Postgres Partitions
Postgres partitions
A better resources is https://www.postgresql.org/docs/10/ddl-partitioning.html
Postgres let's us split a large table in to smaller entities, done for managebility, performance.
Typical usecase includes:
- Improve query performance of frequently accessed data from fewer partitions.
- Bulk delete or upload. Eg: Delete all records more than 3 months old.
- Seperate stale data from actively used data.
Partitioning
Declarative
Declarative partitioning lets us specify the desired outcome without much details on how the partition happens behind the scenes.
For instance we have a large table with orders partitioned by country
Create the table to be partitioned
CREATE TABLE orders
(
order_id INT NOT NULL,
created_at TIMESTAMP DEFAULT NOW(),
item_id INT,
country VARCHAR NOT NULL,
PRIMARY KEY (order_id, country)
) PARTITION BY LIST (country);
Please note that primary key is a combination of table's primary key (order_id) and the partition key (country). This is a limitation of partitioned table, partition key must be part of the primary key.
Create the partitions
CREATE TABLE orders_de PARTITION OF orders FOR VALUES IN ('de');
CREATE TABLE orders_in PARTITION OF orders FOR VALUES IN ('in');
Data is stored in the respective partition without caring about which partition the data is saved. In the following, data inserted into the orders are queriable from orders and also from the partition table orders_de.
INSERT INTO orders (order_id, item_id, country) VALUES (12345, 4352, 'de');
SELECT * FROM orders;
SELECT * FROM orders_de;
Output
order_id | date | item_id | country |
---|---|---|---|
12345 | 2021-01-05 16:17:20.377778 | 4352 | de |
Joins on partitioned tables
Lets introduce billing table which is also partitioned
CREATE TABLE billing
(
billing_id INT,
order_id INT,
price INT,
country VARCHAR,
PRIMARY KEY (billing_id, country),
FOREIGN KEY (order_id, country) REFERENCES orders (order_id, country)
) PARTITION BY LIST (country);
CREATE TABLE billing_de PARTITION OF billing FOR VALUES IN ('de');
CREATE TABLE billing_in PARTITION OF billing FOR VALUES IN ('in');
For partition-wise joins to work (as intended), they should be equi-partitioned. For example, for the below query - the join will find matching partitions based on bounds. In this case, the join pairs are orders_de, billing_de and orders_in, billing_in. But if billing table had another partition billing_us, it will not be paired with anything.
SELECT * FROM orders
JOIN billing b ON orders.order_id = b.order_id AND orders.country = b.country;
Adding and removing partitions
Add or attach partition
If we started accepting orders from US, then this would be as easy as create a partition and attached the partition.
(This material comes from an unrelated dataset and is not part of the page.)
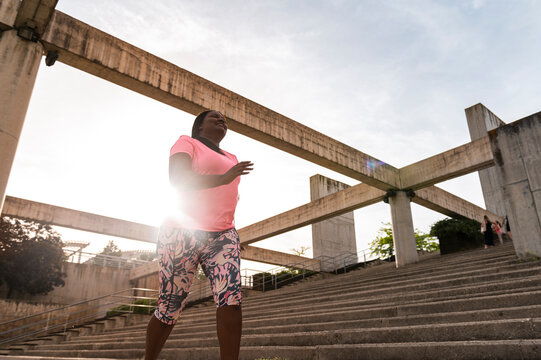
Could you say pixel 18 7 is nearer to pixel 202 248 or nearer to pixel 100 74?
pixel 100 74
create table orders_us partition of orders for values in ('us');
create table billing_us partition of billing for values in ('us');
Other options is to create a table which is not a partition and attach it as a partition.
CREATE TABLE billing_us
(LIKE billing INCLUDING DEFAULTS INCLUDING CONSTRAINTS);
ALTER TABLE billing ATTACH PARTITION billing_us
FOR VALUES IN ('us');
Remove partitions
An to remove a partition, dropping the partition works. However this requires getting an exclusive lock on the parent table. But detaching partitions is another options which would retain the table.
ALTER TABLE orders DETACH PARTITION orders_us;
Storage costs
Partitions are meant to make large (say > 100 GB) as manageble entities. There are instances where we don't need to access some tables actively. The less active data can be stored in slower storage devices to reduce cost. This is where tablespaces are useful, each partition can be created under different tablespaces.